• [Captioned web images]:
——————————
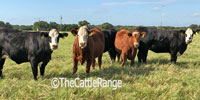 37 F1 Angus/Hereford Bred Heifers... N. Central TX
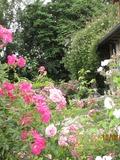 Rendez Vous aux Jardins 2018 -Visite découverte du Jardin des Têtards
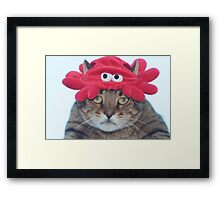 Why is there a crab hat on my head? Framed Print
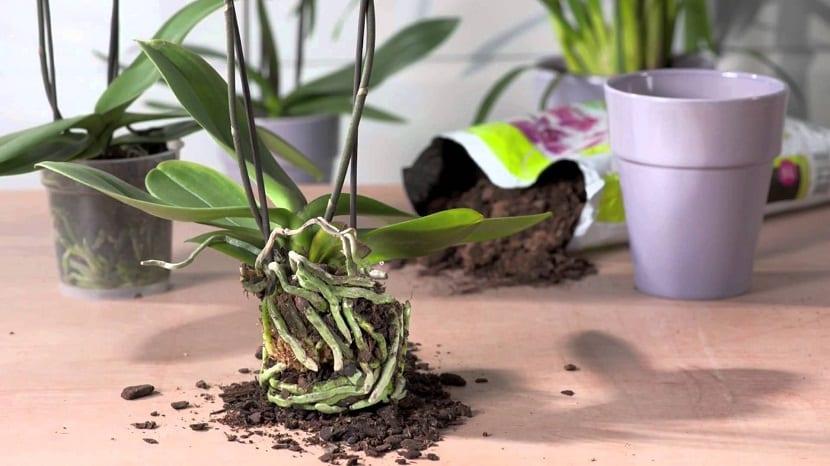Cuidado y cultivo de las orquídeas Phalaenopsis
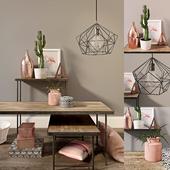 Decor set with cactus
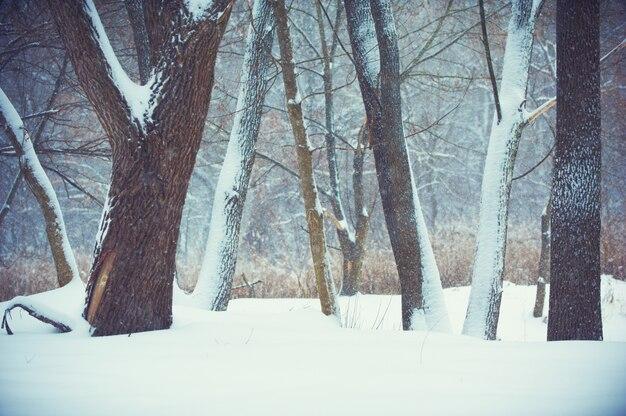 Fundo desfocado com árvores, queda de neve
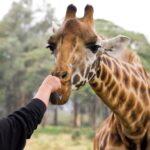 Feeding a giraffe at Giraffe Manor in Nairobi, Kenya.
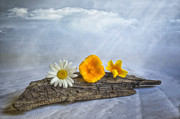 Daisy Digital Art Metal Prints - Beach treasures Metal Print by Veikko Suikkanen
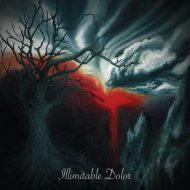 Illimitable Dolor - ST (Transcending Obscurity)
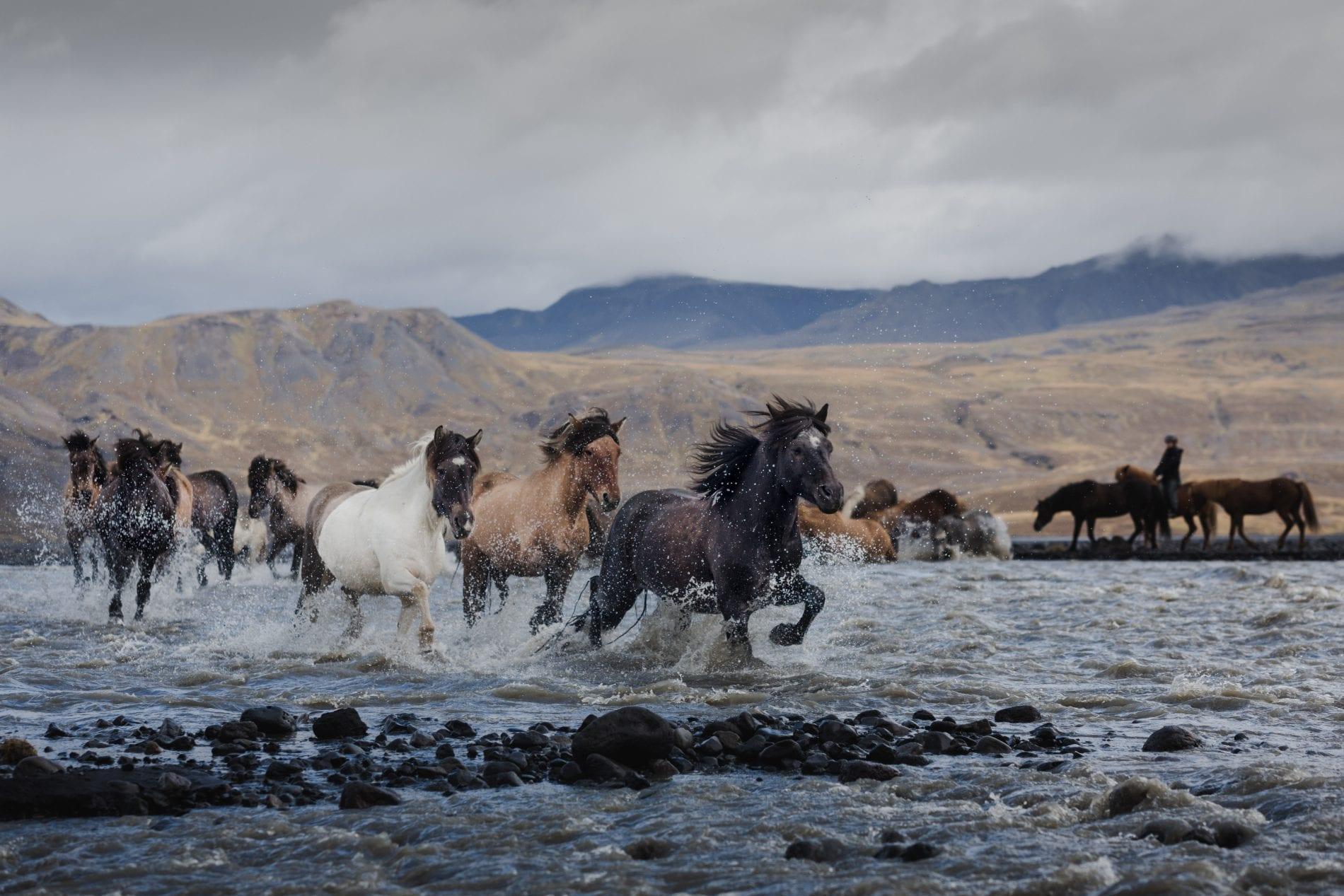 A heard of horses passing a river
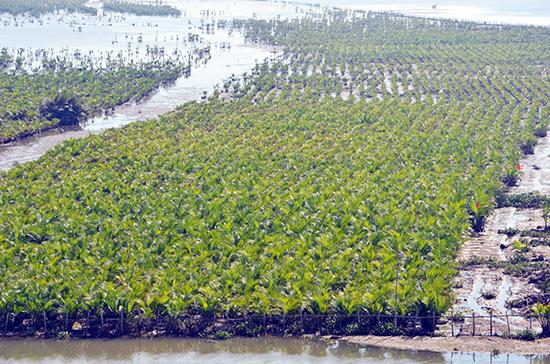 Vùng đông nam, sự xuất hiện của nhiều dự án đô thị, du lịch nghỉ dưỡng khiến diện tích đất rừng phòng hộ giảm rõ rệt.  TRONG ẢNH: Rừng dừa trồng mới hơn 2 năm tuổi ở xã Cẩm Thanh, TP.Hội An.  Ảnh: H.PHÚC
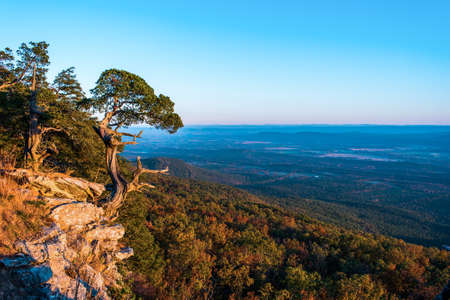 Old Cedar tree on the edge of a cliff in Mt. Magazine state park Arkansas Stok Fotoğraf
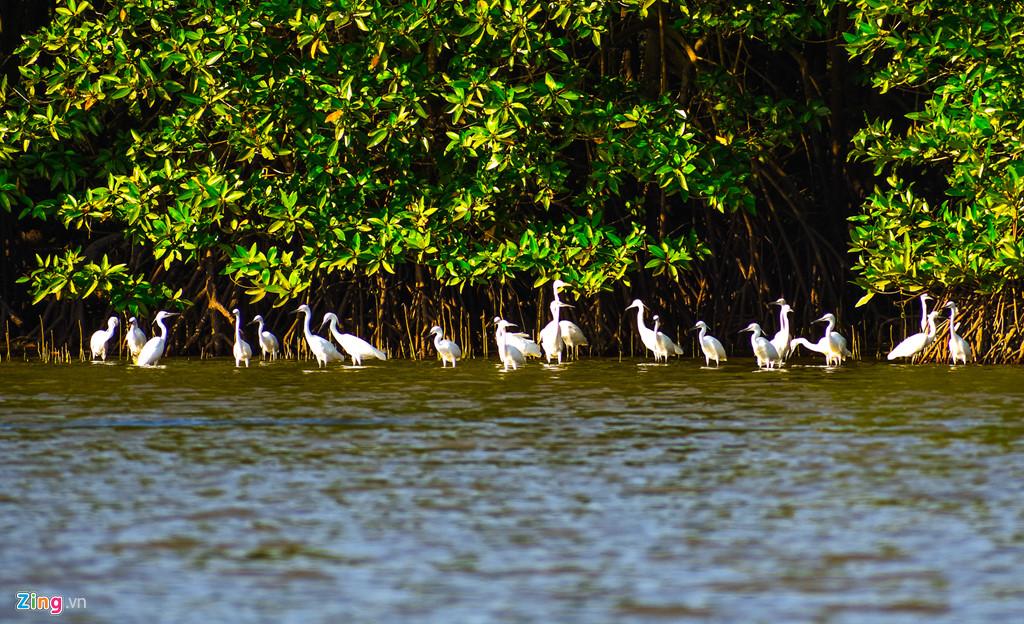 Loài cò kiếm ăn dày đặc ở rừng ngập mặn giữa đầm Thị Nại. Theo kết quả nghiên cứu của các nhà khoa học, hệ động vật nơi đây vô cùng phong phú với khoảng 64 loài phù du, 76 loài cá, hàng trăm loài chim, trong đó 23 loài thuộc nhóm chim nước và chim di cư, 10 loài chim rừng về trú ngụ ở Cồn Chim.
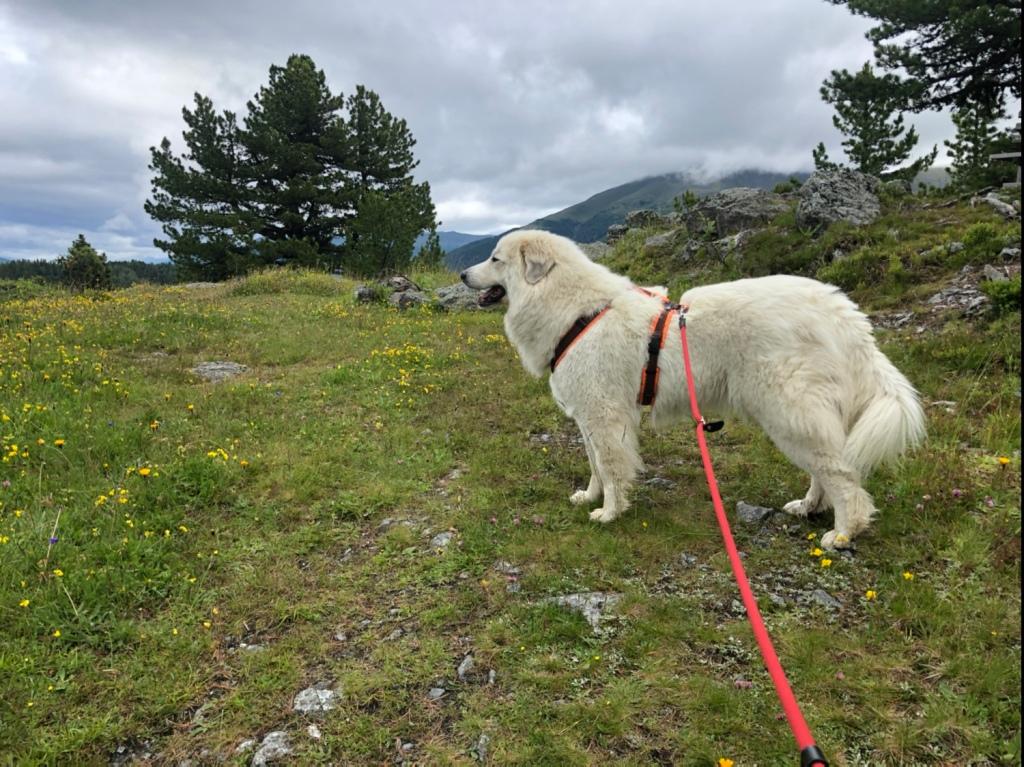 Erster Spaziergang auf die schöne Blumenwiese. Die Bella kennt sich hier aus!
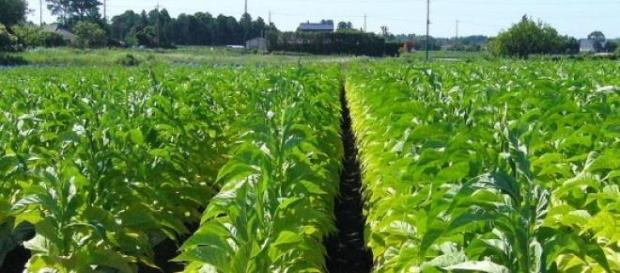 Plantación de tabaco en Japón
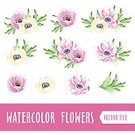 you,Multi Colored,Flower Head,Ilustration,Red,Collection,Pink Color,Purple,Leaf,Vector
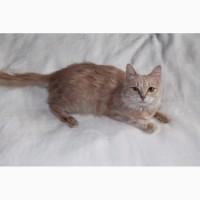 Рыжая кошка Василиса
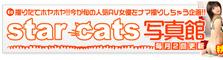 『star cats写真館』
——————————
• [Required action]:
Although the records above contain pictures, the copy must not; set down exactly the lines from the one with "Rendez Vous aux" up to and including the one with "Fundo desfocado com árvores, queda de neve".

• [Answer section]:
 Rendez Vous aux Jardins 2018 -Visite découverte du Jardin des Têtards
 Why is there a crab hat on my head? Framed Print
Cuidado y cultivo de las orquídeas Phalaenopsis
 Decor set with cactus
 Fundo desfocado com árvores, queda de neve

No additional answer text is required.